Thanksgiving Weekend Sales Up 4.8 Percent

NEW YORK - As the holiday season kicked off over Thanksgiving weekend, Wal-Mart Stores Inc. and other discounters reported the strongest sales.

Total retail sales Friday were up 4.8 percent to $7.2 billion from the same period a year ago, according to ShopperTrak, which tallies sales at 30,000 retail outlets. In 2002 sales were up 6.8 percent vs. 2001 results.

For Friday and Saturday combined, total sales were up about 5.5 percent, according to retail analyst Michael P. Niemira, a consultant with ShopperTrak. Niemira described business as stronger for discounters than it was for department stores and apparel merchants.

Walter Loeb, owner of a New York-based retail consulting firm, concurred. "Sales appear to be better than last year, but the consumer is still value-oriented and is looking for sales," he told The Associated Press.

Wal-Mart said it hit a single-day company sales record on Friday, taking in more than $1.52 billion nationally, compared to $1.43 billion for the day after Thanksgiving a year ago.

Ellen Tolley, spokeswoman at the National Retail Federation, noted that "it looks like (store) traffic was about the same as last year, possible a little better than last year."

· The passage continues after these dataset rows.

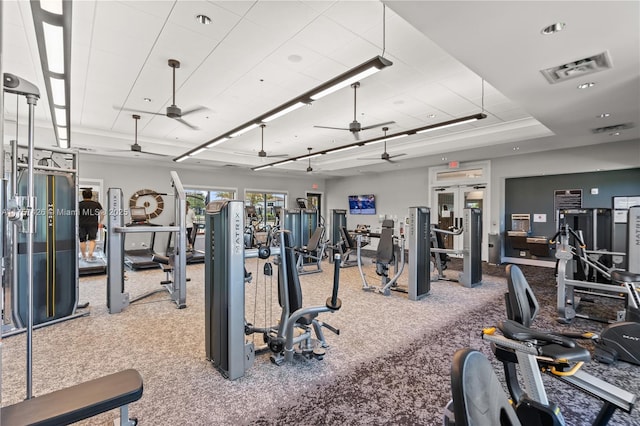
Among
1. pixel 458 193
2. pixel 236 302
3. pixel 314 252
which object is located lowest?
pixel 314 252

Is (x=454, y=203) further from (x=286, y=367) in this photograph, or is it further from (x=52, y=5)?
(x=52, y=5)

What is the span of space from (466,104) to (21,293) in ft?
22.5

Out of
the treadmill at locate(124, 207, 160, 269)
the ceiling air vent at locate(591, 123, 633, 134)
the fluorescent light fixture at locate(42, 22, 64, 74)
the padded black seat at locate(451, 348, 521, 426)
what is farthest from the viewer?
the treadmill at locate(124, 207, 160, 269)

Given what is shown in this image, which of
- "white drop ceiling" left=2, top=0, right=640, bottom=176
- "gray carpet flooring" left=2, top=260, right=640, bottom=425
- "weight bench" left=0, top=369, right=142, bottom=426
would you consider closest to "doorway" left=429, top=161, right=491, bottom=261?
"white drop ceiling" left=2, top=0, right=640, bottom=176

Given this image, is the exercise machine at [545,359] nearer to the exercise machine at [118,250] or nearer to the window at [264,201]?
the exercise machine at [118,250]

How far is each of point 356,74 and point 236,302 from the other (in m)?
2.48

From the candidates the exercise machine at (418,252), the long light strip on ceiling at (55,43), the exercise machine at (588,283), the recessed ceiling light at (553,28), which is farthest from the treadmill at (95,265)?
the exercise machine at (588,283)

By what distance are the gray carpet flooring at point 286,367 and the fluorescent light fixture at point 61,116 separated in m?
2.76

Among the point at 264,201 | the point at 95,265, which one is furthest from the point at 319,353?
the point at 264,201

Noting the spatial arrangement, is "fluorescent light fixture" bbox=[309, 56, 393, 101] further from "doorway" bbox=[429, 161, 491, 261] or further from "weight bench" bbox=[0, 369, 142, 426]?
"doorway" bbox=[429, 161, 491, 261]

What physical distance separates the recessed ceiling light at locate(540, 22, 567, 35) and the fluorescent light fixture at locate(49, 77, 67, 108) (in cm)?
488

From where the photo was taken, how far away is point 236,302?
8.48 ft

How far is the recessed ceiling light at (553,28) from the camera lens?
253 centimetres

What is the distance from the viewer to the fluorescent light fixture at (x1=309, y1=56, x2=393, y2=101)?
3.01 m
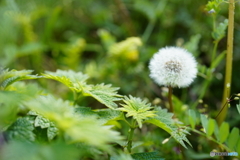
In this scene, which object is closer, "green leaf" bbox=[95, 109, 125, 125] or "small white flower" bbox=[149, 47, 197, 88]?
"green leaf" bbox=[95, 109, 125, 125]

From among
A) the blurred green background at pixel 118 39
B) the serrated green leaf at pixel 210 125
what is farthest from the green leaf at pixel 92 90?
the blurred green background at pixel 118 39

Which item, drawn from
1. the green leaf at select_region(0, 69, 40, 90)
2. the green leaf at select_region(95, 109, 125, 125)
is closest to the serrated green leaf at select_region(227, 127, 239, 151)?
the green leaf at select_region(95, 109, 125, 125)

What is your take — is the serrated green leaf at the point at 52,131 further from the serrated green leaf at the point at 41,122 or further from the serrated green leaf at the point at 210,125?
the serrated green leaf at the point at 210,125

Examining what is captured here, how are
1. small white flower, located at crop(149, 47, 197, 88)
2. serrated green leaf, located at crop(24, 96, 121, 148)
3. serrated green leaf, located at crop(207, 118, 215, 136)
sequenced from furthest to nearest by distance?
small white flower, located at crop(149, 47, 197, 88) < serrated green leaf, located at crop(207, 118, 215, 136) < serrated green leaf, located at crop(24, 96, 121, 148)

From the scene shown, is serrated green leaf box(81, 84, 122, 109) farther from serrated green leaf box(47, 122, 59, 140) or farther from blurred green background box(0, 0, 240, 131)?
blurred green background box(0, 0, 240, 131)

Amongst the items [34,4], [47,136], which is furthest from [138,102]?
[34,4]

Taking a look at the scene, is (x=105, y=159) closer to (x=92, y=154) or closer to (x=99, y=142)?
(x=92, y=154)

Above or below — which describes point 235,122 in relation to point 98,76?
below
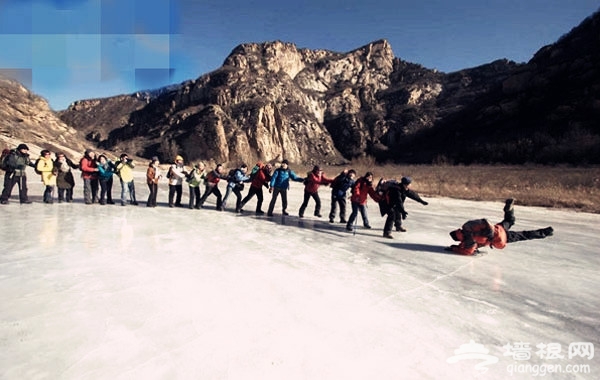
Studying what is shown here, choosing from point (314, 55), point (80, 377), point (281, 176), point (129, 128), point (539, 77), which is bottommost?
point (80, 377)

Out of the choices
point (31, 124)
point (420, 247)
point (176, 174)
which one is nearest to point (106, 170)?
point (176, 174)

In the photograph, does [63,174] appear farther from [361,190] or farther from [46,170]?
[361,190]

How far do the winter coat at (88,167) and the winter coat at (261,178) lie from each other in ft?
16.9

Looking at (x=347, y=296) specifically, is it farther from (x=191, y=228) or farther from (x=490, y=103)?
(x=490, y=103)

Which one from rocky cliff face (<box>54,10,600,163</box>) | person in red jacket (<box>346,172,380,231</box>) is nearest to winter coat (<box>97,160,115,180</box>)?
person in red jacket (<box>346,172,380,231</box>)

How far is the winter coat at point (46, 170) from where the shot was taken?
10.4m

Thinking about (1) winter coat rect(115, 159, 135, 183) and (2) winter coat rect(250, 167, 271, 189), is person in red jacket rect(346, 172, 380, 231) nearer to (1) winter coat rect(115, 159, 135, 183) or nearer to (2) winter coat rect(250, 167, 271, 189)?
(2) winter coat rect(250, 167, 271, 189)

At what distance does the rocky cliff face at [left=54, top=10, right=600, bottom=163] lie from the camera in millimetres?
52781

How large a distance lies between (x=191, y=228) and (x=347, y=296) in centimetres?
498

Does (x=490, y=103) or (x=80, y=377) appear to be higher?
(x=490, y=103)

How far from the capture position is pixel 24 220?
7891 millimetres

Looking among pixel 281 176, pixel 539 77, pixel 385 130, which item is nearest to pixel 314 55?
pixel 385 130

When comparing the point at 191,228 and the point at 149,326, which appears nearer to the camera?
the point at 149,326

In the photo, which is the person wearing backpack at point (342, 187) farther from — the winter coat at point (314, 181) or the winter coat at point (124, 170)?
the winter coat at point (124, 170)
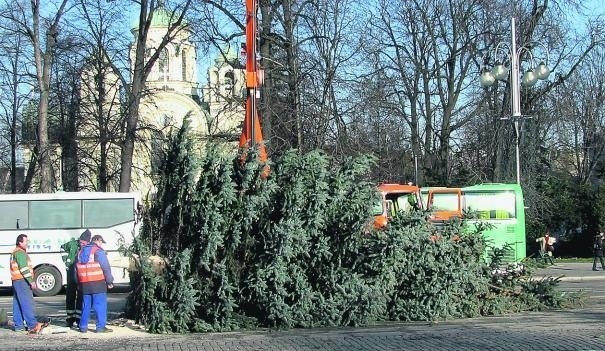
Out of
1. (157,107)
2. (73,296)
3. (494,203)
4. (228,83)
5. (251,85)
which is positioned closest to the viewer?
(73,296)

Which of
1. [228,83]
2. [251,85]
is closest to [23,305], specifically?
[251,85]

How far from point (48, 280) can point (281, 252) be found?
13.7 meters

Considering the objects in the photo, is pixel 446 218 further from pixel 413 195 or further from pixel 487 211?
pixel 487 211

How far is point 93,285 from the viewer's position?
41.4 ft

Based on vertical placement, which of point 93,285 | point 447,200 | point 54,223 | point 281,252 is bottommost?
point 93,285

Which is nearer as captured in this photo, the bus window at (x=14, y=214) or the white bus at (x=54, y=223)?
the white bus at (x=54, y=223)

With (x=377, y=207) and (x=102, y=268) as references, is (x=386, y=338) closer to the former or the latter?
(x=377, y=207)

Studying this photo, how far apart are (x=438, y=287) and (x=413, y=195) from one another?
28.9ft

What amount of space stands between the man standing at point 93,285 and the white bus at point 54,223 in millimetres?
11135

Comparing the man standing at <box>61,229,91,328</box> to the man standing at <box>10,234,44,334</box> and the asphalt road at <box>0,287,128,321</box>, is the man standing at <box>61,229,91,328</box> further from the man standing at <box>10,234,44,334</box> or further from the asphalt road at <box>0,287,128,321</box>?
the asphalt road at <box>0,287,128,321</box>

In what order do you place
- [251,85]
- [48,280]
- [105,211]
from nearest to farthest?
[251,85]
[48,280]
[105,211]

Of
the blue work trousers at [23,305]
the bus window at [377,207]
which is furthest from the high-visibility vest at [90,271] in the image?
the bus window at [377,207]

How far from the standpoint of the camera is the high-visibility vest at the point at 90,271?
12.6 meters

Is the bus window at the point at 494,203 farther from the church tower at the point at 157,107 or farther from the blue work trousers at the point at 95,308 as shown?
the blue work trousers at the point at 95,308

"It was as good as we had hoped for," she said.

The NRF is projecting a 5.7 percent increase in holiday sales, for total estimated revenues of $217.4 billion.

Niemira said he forecasts a sales gain of 4.5 percent for the November-December period, the best performance since 1999, when sales rose 5.4 percent. He based the estimate on sales from stores open at least a year, considered the best indicator of a retailer's health. Last holiday season's results were unchanged from 2001.